Les confiseurs suisses ont appris l’art de fabriquer le chocolat en Italie au 19e siècle.

En 1819, Jean-François Cailler ouvre une fabrique de chocolat à Corsier, à côté de Vevey, dans le canton de Vaud. La maison prospère pendant presque un siècle avant de fusionner avec le géant alimentaire Nestlé en 1929.

D’autres chocolatiers suisses emboîtent le pas: Philippe Suchard fonde son entreprise en 1826 et Rudolf Sprüngli-Ammann établit en 1845 la première fabrique de chocolat de Suisse alémanique, à Zurich.

En 1879 à Berne, Rodolphe Lindt lance une autre fameuse marque suisse. Il invente le premier chocolat fondant. Il vendra par la suite sa fabrique et ses recettes à Rudolf Sprüngli.

Theodor Tobler crée en 1908 un des chocolats suisses les plus célèbres: le Toblerone, reconnaissable à sa forme triangulaire et ses saveurs mêlées de miel et de nougat.

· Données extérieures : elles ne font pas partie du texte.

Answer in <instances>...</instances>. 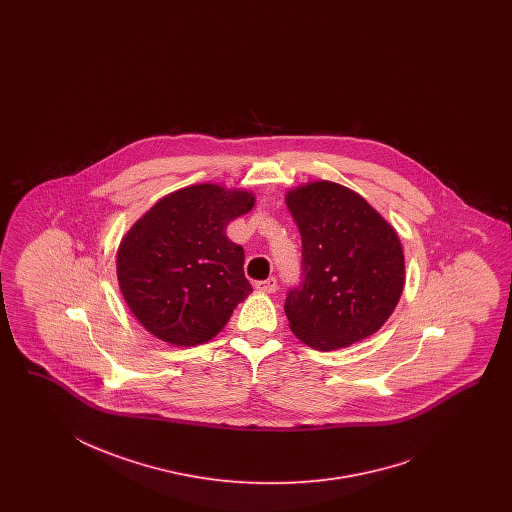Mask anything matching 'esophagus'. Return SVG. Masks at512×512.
I'll return each instance as SVG.
<instances>
[{"instance_id":"esophagus-1","label":"esophagus","mask_w":512,"mask_h":512,"mask_svg":"<svg viewBox=\"0 0 512 512\" xmlns=\"http://www.w3.org/2000/svg\"><path fill=\"white\" fill-rule=\"evenodd\" d=\"M255 289L261 291V293H276V289H278V279L268 278L263 279V281H257V283H255Z\"/></svg>"}]
</instances>
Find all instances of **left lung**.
I'll return each mask as SVG.
<instances>
[{
	"instance_id": "obj_1",
	"label": "left lung",
	"mask_w": 512,
	"mask_h": 512,
	"mask_svg": "<svg viewBox=\"0 0 512 512\" xmlns=\"http://www.w3.org/2000/svg\"><path fill=\"white\" fill-rule=\"evenodd\" d=\"M285 202L302 238V281L285 298L296 338L334 351L372 336L402 296L398 234L358 193L334 182L296 187Z\"/></svg>"
}]
</instances>
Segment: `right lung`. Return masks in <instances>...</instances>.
Here are the masks:
<instances>
[{"instance_id": "right-lung-1", "label": "right lung", "mask_w": 512, "mask_h": 512, "mask_svg": "<svg viewBox=\"0 0 512 512\" xmlns=\"http://www.w3.org/2000/svg\"><path fill=\"white\" fill-rule=\"evenodd\" d=\"M253 204L248 191L184 187L155 202L125 234L118 283L129 310L155 338L182 347L212 340L251 293L244 249L225 227Z\"/></svg>"}]
</instances>
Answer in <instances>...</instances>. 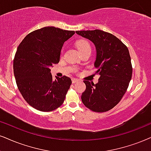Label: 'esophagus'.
Returning a JSON list of instances; mask_svg holds the SVG:
<instances>
[{
    "label": "esophagus",
    "mask_w": 151,
    "mask_h": 151,
    "mask_svg": "<svg viewBox=\"0 0 151 151\" xmlns=\"http://www.w3.org/2000/svg\"><path fill=\"white\" fill-rule=\"evenodd\" d=\"M80 81L79 79H72V83H77V82H79Z\"/></svg>",
    "instance_id": "obj_1"
}]
</instances>
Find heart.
Segmentation results:
<instances>
[{
    "instance_id": "1",
    "label": "heart",
    "mask_w": 151,
    "mask_h": 151,
    "mask_svg": "<svg viewBox=\"0 0 151 151\" xmlns=\"http://www.w3.org/2000/svg\"><path fill=\"white\" fill-rule=\"evenodd\" d=\"M77 47L81 53L86 52V51L91 52V46L88 42L86 40H79V41H77ZM63 49H62L61 54H63Z\"/></svg>"
}]
</instances>
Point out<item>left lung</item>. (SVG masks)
Instances as JSON below:
<instances>
[{"label":"left lung","mask_w":151,"mask_h":151,"mask_svg":"<svg viewBox=\"0 0 151 151\" xmlns=\"http://www.w3.org/2000/svg\"><path fill=\"white\" fill-rule=\"evenodd\" d=\"M78 35L92 41L97 51L95 74L100 76L98 83L84 80L86 88L81 100L89 109L105 112L121 100L128 88L132 75L129 50L112 34L101 30H77Z\"/></svg>","instance_id":"8db88e82"}]
</instances>
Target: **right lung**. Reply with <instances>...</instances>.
Instances as JSON below:
<instances>
[{"mask_svg":"<svg viewBox=\"0 0 151 151\" xmlns=\"http://www.w3.org/2000/svg\"><path fill=\"white\" fill-rule=\"evenodd\" d=\"M74 30L47 26L28 34L19 44L13 62L16 83L29 105L41 111H51L63 103L72 84L63 76L53 80L50 68L60 60L62 47Z\"/></svg>","mask_w":151,"mask_h":151,"instance_id":"add662e5","label":"right lung"}]
</instances>
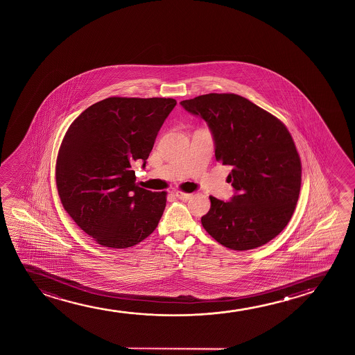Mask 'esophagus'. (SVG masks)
Listing matches in <instances>:
<instances>
[{"label":"esophagus","instance_id":"34e87169","mask_svg":"<svg viewBox=\"0 0 355 355\" xmlns=\"http://www.w3.org/2000/svg\"><path fill=\"white\" fill-rule=\"evenodd\" d=\"M175 196L178 198L180 200H183V201H187V200L191 199V196H193V194H188V193H183V191H175Z\"/></svg>","mask_w":355,"mask_h":355}]
</instances>
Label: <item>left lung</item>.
<instances>
[{
	"label": "left lung",
	"mask_w": 355,
	"mask_h": 355,
	"mask_svg": "<svg viewBox=\"0 0 355 355\" xmlns=\"http://www.w3.org/2000/svg\"><path fill=\"white\" fill-rule=\"evenodd\" d=\"M212 132L216 160L229 173L235 195L228 202L209 196L205 230L235 251L259 248L282 233L296 209L301 159L277 117L234 93H209L180 102Z\"/></svg>",
	"instance_id": "left-lung-1"
}]
</instances>
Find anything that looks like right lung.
Here are the masks:
<instances>
[{"label":"right lung","mask_w":355,"mask_h":355,"mask_svg":"<svg viewBox=\"0 0 355 355\" xmlns=\"http://www.w3.org/2000/svg\"><path fill=\"white\" fill-rule=\"evenodd\" d=\"M172 98L110 97L81 112L59 148L55 182L64 209L99 245L127 248L155 230L166 191L136 184L132 164L143 167Z\"/></svg>","instance_id":"right-lung-1"}]
</instances>
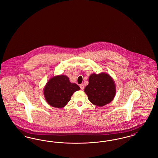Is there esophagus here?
I'll use <instances>...</instances> for the list:
<instances>
[{
  "instance_id": "34e87169",
  "label": "esophagus",
  "mask_w": 158,
  "mask_h": 158,
  "mask_svg": "<svg viewBox=\"0 0 158 158\" xmlns=\"http://www.w3.org/2000/svg\"><path fill=\"white\" fill-rule=\"evenodd\" d=\"M80 89H81V90H83V89H84V84H80Z\"/></svg>"
}]
</instances>
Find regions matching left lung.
I'll list each match as a JSON object with an SVG mask.
<instances>
[{
  "instance_id": "left-lung-1",
  "label": "left lung",
  "mask_w": 158,
  "mask_h": 158,
  "mask_svg": "<svg viewBox=\"0 0 158 158\" xmlns=\"http://www.w3.org/2000/svg\"><path fill=\"white\" fill-rule=\"evenodd\" d=\"M84 91L93 104L103 106L114 98L116 89L110 76L101 73L93 74L89 77V84L85 87Z\"/></svg>"
}]
</instances>
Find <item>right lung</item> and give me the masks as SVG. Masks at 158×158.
I'll return each mask as SVG.
<instances>
[{"instance_id": "obj_1", "label": "right lung", "mask_w": 158, "mask_h": 158, "mask_svg": "<svg viewBox=\"0 0 158 158\" xmlns=\"http://www.w3.org/2000/svg\"><path fill=\"white\" fill-rule=\"evenodd\" d=\"M80 87L71 83L66 75L53 77L46 84L44 89V95L47 102L55 108H63L71 99L75 91Z\"/></svg>"}]
</instances>
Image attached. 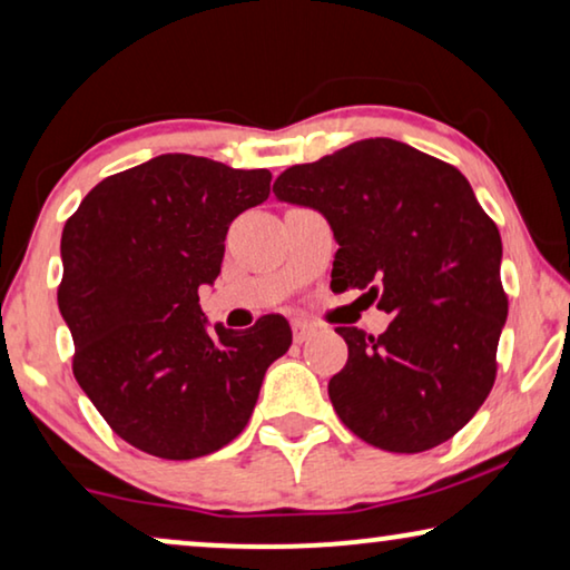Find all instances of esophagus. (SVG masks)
<instances>
[{
  "label": "esophagus",
  "mask_w": 570,
  "mask_h": 570,
  "mask_svg": "<svg viewBox=\"0 0 570 570\" xmlns=\"http://www.w3.org/2000/svg\"><path fill=\"white\" fill-rule=\"evenodd\" d=\"M314 332H316V326L308 324L306 318H293V337H295V342H306Z\"/></svg>",
  "instance_id": "34e87169"
}]
</instances>
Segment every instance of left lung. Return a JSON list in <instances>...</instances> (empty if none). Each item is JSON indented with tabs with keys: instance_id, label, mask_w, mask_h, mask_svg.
<instances>
[{
	"instance_id": "obj_1",
	"label": "left lung",
	"mask_w": 570,
	"mask_h": 570,
	"mask_svg": "<svg viewBox=\"0 0 570 570\" xmlns=\"http://www.w3.org/2000/svg\"><path fill=\"white\" fill-rule=\"evenodd\" d=\"M275 197L311 207L340 248L332 287L392 314L371 337L340 326L347 363L330 381L342 423L371 446L417 454L470 423L495 381L509 301L503 244L449 163L389 137L361 139L277 176Z\"/></svg>"
}]
</instances>
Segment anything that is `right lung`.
<instances>
[{
    "label": "right lung",
    "mask_w": 570,
    "mask_h": 570,
    "mask_svg": "<svg viewBox=\"0 0 570 570\" xmlns=\"http://www.w3.org/2000/svg\"><path fill=\"white\" fill-rule=\"evenodd\" d=\"M269 181L267 168L168 153L104 178L65 225L59 311L75 379L139 451L181 462L223 449L291 347L283 316L233 332L199 308L230 223L269 197Z\"/></svg>",
    "instance_id": "add662e5"
}]
</instances>
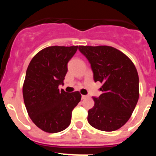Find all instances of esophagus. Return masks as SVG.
I'll use <instances>...</instances> for the list:
<instances>
[{"label": "esophagus", "mask_w": 156, "mask_h": 156, "mask_svg": "<svg viewBox=\"0 0 156 156\" xmlns=\"http://www.w3.org/2000/svg\"><path fill=\"white\" fill-rule=\"evenodd\" d=\"M87 98V95H81V98H82V99H86V98Z\"/></svg>", "instance_id": "esophagus-1"}]
</instances>
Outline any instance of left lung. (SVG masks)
<instances>
[{
  "instance_id": "1",
  "label": "left lung",
  "mask_w": 156,
  "mask_h": 156,
  "mask_svg": "<svg viewBox=\"0 0 156 156\" xmlns=\"http://www.w3.org/2000/svg\"><path fill=\"white\" fill-rule=\"evenodd\" d=\"M78 50L90 63L94 81L103 83V94L93 97L89 123L103 131L118 130L131 117L139 100L136 68L126 55L111 46H79Z\"/></svg>"
}]
</instances>
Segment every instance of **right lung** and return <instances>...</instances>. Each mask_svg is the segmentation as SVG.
Here are the masks:
<instances>
[{
	"instance_id": "1",
	"label": "right lung",
	"mask_w": 156,
	"mask_h": 156,
	"mask_svg": "<svg viewBox=\"0 0 156 156\" xmlns=\"http://www.w3.org/2000/svg\"><path fill=\"white\" fill-rule=\"evenodd\" d=\"M78 46H51L33 57L23 87L25 105L33 122L47 133L65 130L72 112L81 99L79 92L59 91L67 72V63Z\"/></svg>"
}]
</instances>
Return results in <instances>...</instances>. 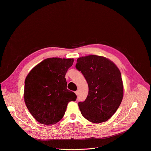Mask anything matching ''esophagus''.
Listing matches in <instances>:
<instances>
[{
  "label": "esophagus",
  "instance_id": "obj_1",
  "mask_svg": "<svg viewBox=\"0 0 151 151\" xmlns=\"http://www.w3.org/2000/svg\"><path fill=\"white\" fill-rule=\"evenodd\" d=\"M75 93L76 94V95H77V96H78V90H77V91H76V92H75Z\"/></svg>",
  "mask_w": 151,
  "mask_h": 151
}]
</instances>
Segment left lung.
Here are the masks:
<instances>
[{
    "label": "left lung",
    "instance_id": "8db88e82",
    "mask_svg": "<svg viewBox=\"0 0 151 151\" xmlns=\"http://www.w3.org/2000/svg\"><path fill=\"white\" fill-rule=\"evenodd\" d=\"M76 67L88 86L86 100L78 102L81 114L94 123L107 121L116 112L123 97L119 69L106 58L93 55L78 58Z\"/></svg>",
    "mask_w": 151,
    "mask_h": 151
}]
</instances>
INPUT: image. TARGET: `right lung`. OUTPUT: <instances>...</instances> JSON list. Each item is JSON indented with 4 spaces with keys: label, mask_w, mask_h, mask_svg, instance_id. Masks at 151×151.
Here are the masks:
<instances>
[{
    "label": "right lung",
    "mask_w": 151,
    "mask_h": 151,
    "mask_svg": "<svg viewBox=\"0 0 151 151\" xmlns=\"http://www.w3.org/2000/svg\"><path fill=\"white\" fill-rule=\"evenodd\" d=\"M73 59L51 58L35 67L25 80L24 101L33 116L42 124H54L64 116L76 95L67 88L65 78Z\"/></svg>",
    "instance_id": "obj_1"
}]
</instances>
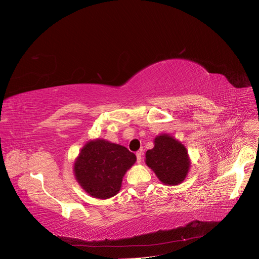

L’entreprise d’Henri Nestlé, spécialisée au départ dans les aliments pour bébés, se met au chocolat en 1904. Elle détient aujourd’hui certaines des marques les plus vendues au monde, avec des produits-phare comme les barres KitKat.

C’est également en Suisse qu’a été inventé le chocolat au lait, en 1875 par Daniel Peter, qui travaille alors pour Cailler.

Selon les chiffres de la Fédération chocosuisse, le pays a fabriqué l’année dernière 176’332 tonnes de chocolat, chiffre plus ou moins similaire à celui de 2010.

60,4% de cette production a été exportée, alors que la Suisse achetait 34% de son chocolat à l’étranger.

Les ventes en 2011 ont fléchi de 3,1% à 1,7 milliards de francs, principalement à cause du francs fort.

Les Suisses mangent plus de chocolat par tête (11,9 kilos par année) que n’importe quel autre peuple au monde.